Task details:
Please report, as a single number, how many lines in the entries include the string "burst".

Data extracts:
========

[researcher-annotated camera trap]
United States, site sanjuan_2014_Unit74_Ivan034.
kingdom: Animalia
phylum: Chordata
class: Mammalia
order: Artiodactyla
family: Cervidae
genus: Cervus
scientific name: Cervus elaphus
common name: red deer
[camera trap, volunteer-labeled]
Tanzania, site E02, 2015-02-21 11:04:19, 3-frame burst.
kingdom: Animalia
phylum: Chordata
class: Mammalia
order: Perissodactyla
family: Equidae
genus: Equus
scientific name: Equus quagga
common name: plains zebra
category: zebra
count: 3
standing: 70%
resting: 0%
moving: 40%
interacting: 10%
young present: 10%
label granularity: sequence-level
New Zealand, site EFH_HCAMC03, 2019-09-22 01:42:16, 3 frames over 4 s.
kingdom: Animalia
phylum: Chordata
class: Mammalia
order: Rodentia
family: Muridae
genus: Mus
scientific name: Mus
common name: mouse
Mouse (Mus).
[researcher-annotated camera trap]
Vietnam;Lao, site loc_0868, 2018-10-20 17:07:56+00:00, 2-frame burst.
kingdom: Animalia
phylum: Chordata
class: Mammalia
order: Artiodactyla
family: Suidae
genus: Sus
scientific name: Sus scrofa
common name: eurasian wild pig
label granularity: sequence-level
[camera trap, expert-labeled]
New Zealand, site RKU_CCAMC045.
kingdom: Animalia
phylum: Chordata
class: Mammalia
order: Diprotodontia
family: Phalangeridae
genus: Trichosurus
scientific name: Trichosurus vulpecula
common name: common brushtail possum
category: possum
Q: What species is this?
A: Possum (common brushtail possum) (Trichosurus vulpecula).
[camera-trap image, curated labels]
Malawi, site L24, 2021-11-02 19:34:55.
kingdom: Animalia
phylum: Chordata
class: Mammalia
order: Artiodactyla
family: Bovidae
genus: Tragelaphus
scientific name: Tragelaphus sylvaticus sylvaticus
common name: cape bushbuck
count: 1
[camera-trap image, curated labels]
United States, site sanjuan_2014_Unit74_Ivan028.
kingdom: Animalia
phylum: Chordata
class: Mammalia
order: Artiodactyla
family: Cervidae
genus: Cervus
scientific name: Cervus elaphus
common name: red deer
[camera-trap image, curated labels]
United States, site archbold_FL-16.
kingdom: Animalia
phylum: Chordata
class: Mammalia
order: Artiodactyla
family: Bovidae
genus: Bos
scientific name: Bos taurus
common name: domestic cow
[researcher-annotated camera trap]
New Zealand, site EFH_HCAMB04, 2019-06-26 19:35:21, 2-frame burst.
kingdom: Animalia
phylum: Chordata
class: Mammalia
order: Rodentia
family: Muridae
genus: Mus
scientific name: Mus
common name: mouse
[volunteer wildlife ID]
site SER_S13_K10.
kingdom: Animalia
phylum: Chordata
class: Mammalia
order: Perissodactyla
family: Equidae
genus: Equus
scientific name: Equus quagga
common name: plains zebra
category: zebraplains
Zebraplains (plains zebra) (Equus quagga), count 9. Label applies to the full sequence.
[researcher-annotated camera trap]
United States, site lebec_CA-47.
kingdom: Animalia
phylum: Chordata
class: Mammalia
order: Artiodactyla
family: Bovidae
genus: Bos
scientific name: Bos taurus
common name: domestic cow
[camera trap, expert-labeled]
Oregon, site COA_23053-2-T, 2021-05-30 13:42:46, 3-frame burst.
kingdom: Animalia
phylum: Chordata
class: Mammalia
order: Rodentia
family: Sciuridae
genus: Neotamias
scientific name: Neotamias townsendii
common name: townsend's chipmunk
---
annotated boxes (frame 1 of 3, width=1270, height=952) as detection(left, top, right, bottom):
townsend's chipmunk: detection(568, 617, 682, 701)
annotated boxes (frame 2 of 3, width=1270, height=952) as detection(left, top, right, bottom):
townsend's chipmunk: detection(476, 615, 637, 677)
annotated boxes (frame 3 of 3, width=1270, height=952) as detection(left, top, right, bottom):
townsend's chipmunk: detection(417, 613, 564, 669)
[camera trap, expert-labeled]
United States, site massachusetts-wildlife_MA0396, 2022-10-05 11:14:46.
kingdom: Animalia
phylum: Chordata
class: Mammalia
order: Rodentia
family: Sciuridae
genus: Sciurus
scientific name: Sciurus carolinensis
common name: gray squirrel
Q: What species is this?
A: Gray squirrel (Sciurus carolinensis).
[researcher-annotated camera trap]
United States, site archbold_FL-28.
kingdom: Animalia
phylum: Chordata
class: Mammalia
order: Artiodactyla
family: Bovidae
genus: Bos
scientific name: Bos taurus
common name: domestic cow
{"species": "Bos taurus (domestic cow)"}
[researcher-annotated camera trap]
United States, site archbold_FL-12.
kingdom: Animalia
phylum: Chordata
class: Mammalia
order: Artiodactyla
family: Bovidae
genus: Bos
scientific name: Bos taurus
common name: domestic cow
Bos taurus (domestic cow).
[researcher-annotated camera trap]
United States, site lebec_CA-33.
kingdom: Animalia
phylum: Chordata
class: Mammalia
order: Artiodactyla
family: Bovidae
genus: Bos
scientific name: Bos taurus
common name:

========

Task answer:
4